Halima, a 30-year-old mother of two children, lost her husband in the early days of the war. For years, she has moved between shelters for the displaced in the northwest in search of more generous donated food baskets. The quake caused cracks in the place where she’s currently staying and she’s afraid to stay there but has nowhere else to go.

“I pray for God’s grace. Maybe someone can take care of my children,” she said Sunday as she picked donated clothes at a Turkish Red Crescent warehouse.

International aid has only trickled in for quake victims in the northwest, increasing anger at the United Nations.

The sentiment has been building for some time. Humanitarian aid to Syria, locked in one of the world’s most complex crises for years, has been among the best funded by donors. But the gap between funding and need has grown, and U.N. appeals for emergency responses have gone more than 50% unanswered. In 2021, the health sector in northwest Syria was 60% underfunded, with only $6.4 million of $23.3 million covered.
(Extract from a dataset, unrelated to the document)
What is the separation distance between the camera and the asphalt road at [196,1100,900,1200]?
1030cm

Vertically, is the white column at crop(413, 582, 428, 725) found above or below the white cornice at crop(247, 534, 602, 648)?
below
When the earthquake hit, hospitals were not only damaged by the tremors but also overwhelmed by the injured and casualties, with supplies of essential emergency kits running out. Maternity hospitals were flooded with early deliveries and complications in pregnancies.

“Mothers are still living in the streets,” said Ikram Haboush, director of the maternity hospital in Atareb. “We don’t have enough incubators for early deliveries. The situation is far from stable.”

Over the years of conflict, Syrian women have exhausted their coping strategies. A natural disaster is the last thing they were prepared for.

“We are tired,” said Ayesha.

“For 12 years, we didn’t sleep a night from fear of bombings, from air strikes, or from displacement. Now we have eternal displacement,” she said. “We are living the tragedy of all tragedies.”